RECORDED INFORMATION:
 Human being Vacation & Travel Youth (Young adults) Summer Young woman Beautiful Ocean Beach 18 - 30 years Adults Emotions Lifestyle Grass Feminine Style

---

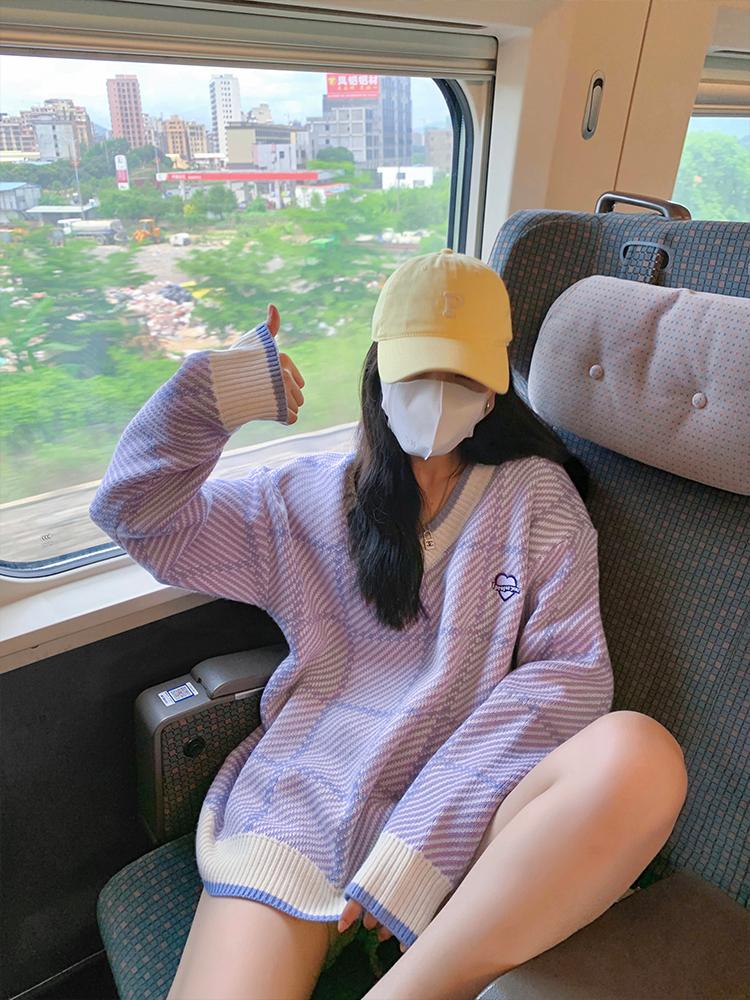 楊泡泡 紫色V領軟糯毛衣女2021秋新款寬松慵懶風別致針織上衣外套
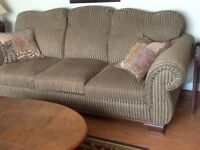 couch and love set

TO DO: Using the entries above, reproduce word for word only the lines from the one that contains "楊泡泡 紫色V領軟糯毛衣女2021秋新款寬松慵懶風別致針織上衣外套" to the one that contains "couch and love set", both ends included, and drop every picture.

TASK RESPONSE:
 楊泡泡 紫色V領軟糯毛衣女2021秋新款寬松慵懶風別致針織上衣外套
 couch and love set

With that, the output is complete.